What is being asked: Translate this sentence from the passage on noesis into Spanish: "Someone who is born color-blind cannot know what it is like to see color."

Reading passage:
That there is a hierarchy of intelligences, well observed, implies---via induction, our strongest form of reasoning---that there are ways of thinking, modes of intellection, beyond which we can understand… We can't know what these higher forms of thinking are, or are like, in the same way a man who cannot understand recursion cannot know what recursion is like.
What Dr. Briggs has said of intelligence is true of the entire range of human faculties. Someone who is born without a mind's eye cannot know what it is like to have one -- in fact, they often go their whole lives thinking "mind's eye" is just a metaphor, not an actual faculty. Someone who is born color-blind cannot know what it is like to see color. Someone who is born blind cannot know what it is like to see. Someone who is born without olfaction cannot know what it is like to catch scent of baking vanilla cookies.1 And someone who is born without noesis cannot know what it is like to directly apprehend a truth.
Now, noesis is my preferred term for a philosophical concept that dates back to Plato. It’s derived from the Ancient Greek term nous. According to Plato, nous is the highest form of human understanding and is responsible for our ability to grasp eternal, unchangeable truths. According to Aristotle, nous was the intellectual faculty that enables us to grasp the first principles or fundamental truths of reality.
The Scholastics inherited the concept, calling it in Latin intellectio intuitio. According to the Scholastics, intellectio intuitio is that type of intellectual perception that goes beyond discursive reasoning or deductive logic. It is a direct, immediate, and non-inferential understanding of a concept or truth.
Noesis fell into disrepute after the Scholastics, but has recently been resuscitated by some heterodox thinkers. For instance, in his book The Emperor’s New Mind, Roger Penrose has implied that the existence of our noetic faculty (though he does not call it that) is what allows the human mind to transcend computation. Book reviewer Michael George explains:
[Penrose’s] approach depends on Gödel’s theorem. As this is a metamathematical result, and its truth recognized outside the bounds of logical and mathematical algorithms, he asserts that this means there are truths we have access to as conscious beings that a computer could not… We have direct access to certain truths.
I agree with Plato, Aristotle, Aquinas, and Penrose that the noetic faculty exists; indeed, I more than agree - I know that it exists because I have experienced it. Where I part ways with those august minds, however, is that I believe that not every human being is endowed with noesis.
The Solution to the Trilemma
When we accept that noesis is a natural human faculty present in some but not all individuals, we realize that axioms deemed self-evident (that is, directly apprehended as true) by those with noesis might not be self-evident to others lacking it.

Source excerpt:
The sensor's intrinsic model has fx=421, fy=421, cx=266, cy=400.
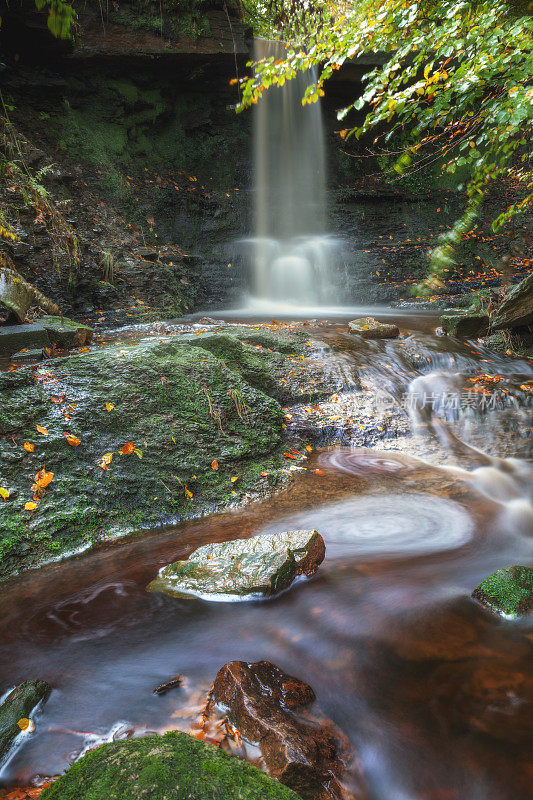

Task response: Alguien que nace daltónico no puede saber lo que es ver los colores.